Bitcoin Funding Model Under Pressure as Strategy Faces Staggering Multi-Billion Deficit

Cryptocurrency
Cryptocurrency Leads Global Financial System Shifts. [DailyAlo]

The core foundations of the cryptocurrency market are facing an unprecedented stress test as the world’s most aggressive corporate buyer struggles to defend its controversial treasury system. Bitcoin has slid back toward the critical $60,000 psychological threshold, representing a massive 27% decline since the start of the year and leaving the top digital asset trading nearly 50% below its historical peak. The sharp market contraction has triggered a major wave of leveraged liquidations, wiping out more than $1.5 billion in bullish market positions over a single week. This severe downward spiral is directly linked to growing scrutiny around Michael Saylor’s firm, Strategy, whose multi-billion-dollar leveraged acquisition model is showing clear signs of structural strain.

The immediate catalyst for the market’s sudden drop was a surprising regulatory disclosure that shattered a years-long industry narrative. In late May, Strategy executed its first Bitcoin sale in years, disposing of 32 coins for roughly $2.5 million. While the transaction represents a microscopic fraction of the company’s massive digital reserves, the symbolic impact on investor sentiment has been devastating. Saylor, who famously advised retail investors to sell their own organs before parting with their digital assets, was forced to break his ironclad “never sell” pledge. This sudden shift has raised intense questions among traders about the long-term viability of corporate treasury strategies that rely on hoarding digital assets indefinitely.

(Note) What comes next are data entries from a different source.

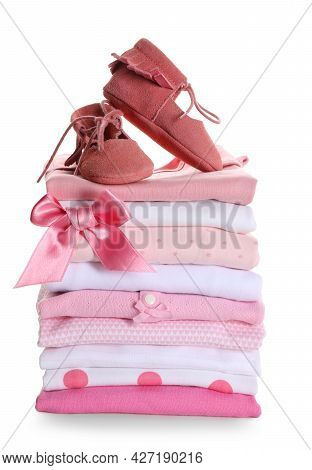 Stack Of Clean Girl's Clothes With Booties And Bow On White Background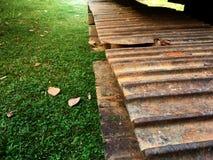 在生锈的履带牵引装置框架的反向铲挖掘机在草地在庭院里 库存图片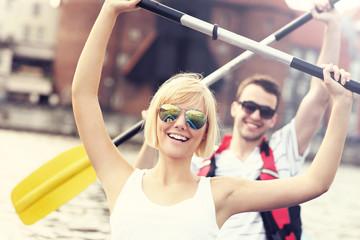Joyful couple canoeing in the river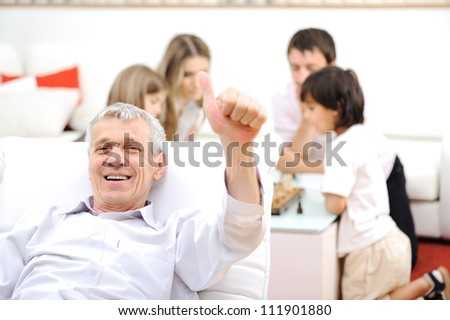 Senior man at home with family in background - stock photo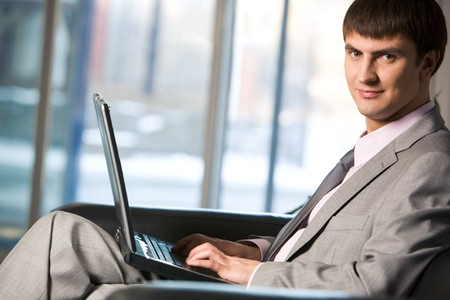 Handsome male typing on keyboard of laptop and looking at camera photo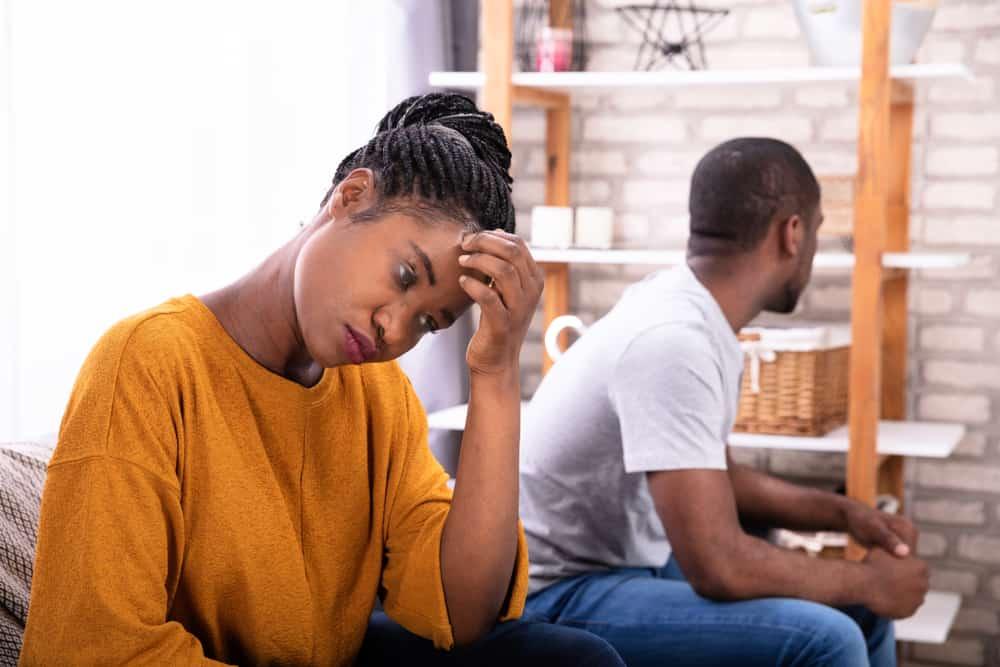 un homme et une femme assis sur le canapé en colère l'un contre l'autre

The company’s decision to liquidate part of its holdings stems directly from the complex capital structure it built to fund its aggressive buying spree. In mid-2025, Strategy launched its Variable Rate Series A Perpetual Stretch Preferred Stock, trading under the symbol STRC. Designed as a high-yield instrument, the preferred shares offer investors a massive 11.5% annualized dividend. However, maintaining this attractive yield requires the firm to pay out a staggering $1.7 billion in cash dividends annually. Because the company’s core software business does not generate enough cash to cover these massive payments, the firm is now forced to sell some of its acquired digital assets to satisfy its immediate preferred dividend obligations.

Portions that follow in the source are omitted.